A recent article in Philosopher Mail talked about the speculation over the (then-possible, now-confirmed) lesbian relationship between Cara Delevingne and Michelle Rodriguez, and why it seemed to hold so many men in thrall:
One kind of answer begins with the residual guilt many men feel around sex. A good number of them spend the bulk of their formative adolescent years feeling that sex is something they want far more of, and far more urgently, than women. They would love to go further, try certain things, but the girls they know too often look straight through them and never call back. The scenarios in porn and in their imaginations seem incapable of being enacted with anyone available in the real world. The result is shame: it may end up seeming as though sex is an embarrassingly peculiar thing they made up themselves and can’t persuade anyone else to partake in. Even outside of religious belief systems, even in this liberated age, it is only too easy for straight men to feel lonely, even dirty, about having a sex drive. Hence the relief of lesbianism for men. Here, at last, is incontrovertible proof of a point that should always have been, but isn’t necessarily, obvious: that women want sex just as much as, and sometimes far more than, men; that women can be as uncompromising, imaginative and committed in its pursuit as any male.

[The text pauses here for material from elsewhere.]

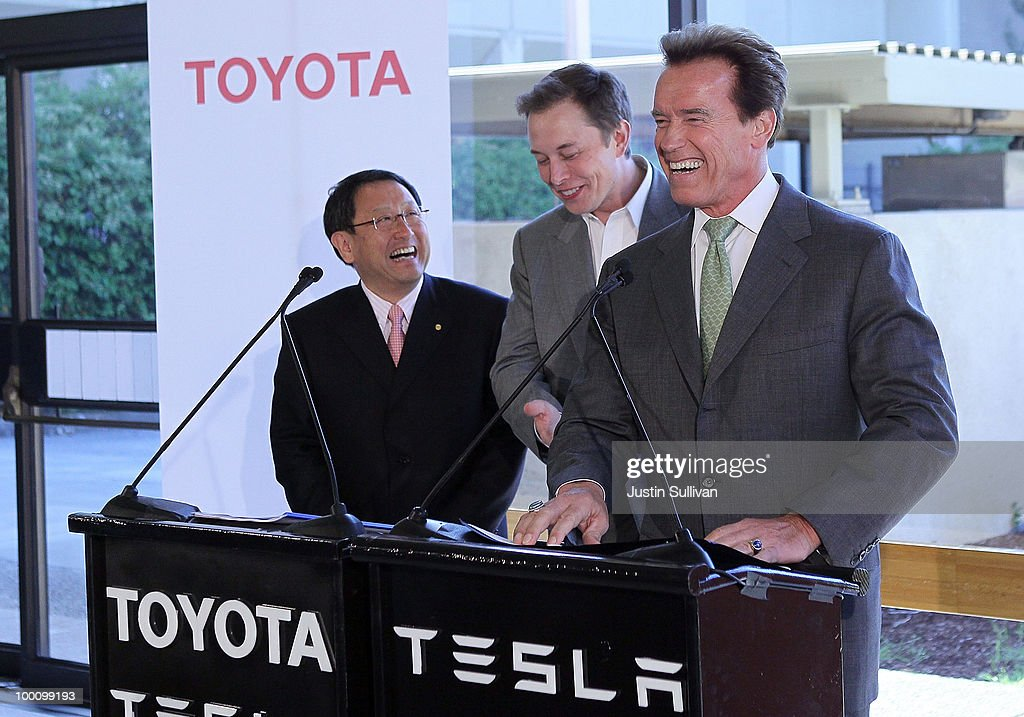 Toyota CEO Akio Toyoda, Tesla Motors CEO Elon Musk and California governor Arnold Schwarzenegger laugh during a news conference at Tesla Motors headquarters May 20, 2010 in Palo Alto, California. Electric car maker Tesla Motors annoucned a partnership with Japanese automaker Toyota to make electric cars in the United States. The cars will be manufactured at the recently shuttered NUMMI plant in Fremont, California where Toyota had pulled out after a joint partnership with General Motors had ended.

Men are attracted to lesbianism because it proves to them that sex isn’t only their idea. But here, then, is the tragic irony, of course. The more misogyny that occurs, where women are judged negatively for their sexual desires and actions, the more afraid women will be to admit to claiming sex as their idea too, and the more men will feel alone and isolated in their needs for sex. Shaming hurts everyone.
If women face shame for expressing that maybe sex is their idea too, then they’re going to be less likely to cop to it, and men are going to feel shame for thinking that they’re alone in their wants. And that’s just one end of the spectrum. Perhaps even worse by society’s standards than letting your masculinity run rampant is not having your masculinity hold up to a socially imposed standard. It is similarly threatening for a man to admit he doesn’t have an interest in sex with just any willing and physically attractive woman, or doesn’t want sex as much as society feels he should. Some men I know have been sexually assaulted by women and felt they couldn’t speak up about it. Men are also subjected to double-standards, and they’re less talked about. To get masculine sexuality “right” is a fine line to tread, too desirous, or not desirous enough, and one is deemed wrong.
A friend of mineexperienced a great deal of shaming in his former relationship. When he admitted this to me, I could see the self-doubt that it had caused in him, even in the way he emphatically pronounced his realization that he is actually an okay person, as though he were still defending himself against some last haunting apprehensions still echoing in his mind - “your desires are wrong and therefore there is something wrong with you for having them.”
I think it is important for people in relationships to create a safe space for their partners to be truthful and authentic in talking about their desires, and to do so without fear of being shamed or judged. And I want to specifically address how women can be sympathetic to the unique kind of shame men face around sex.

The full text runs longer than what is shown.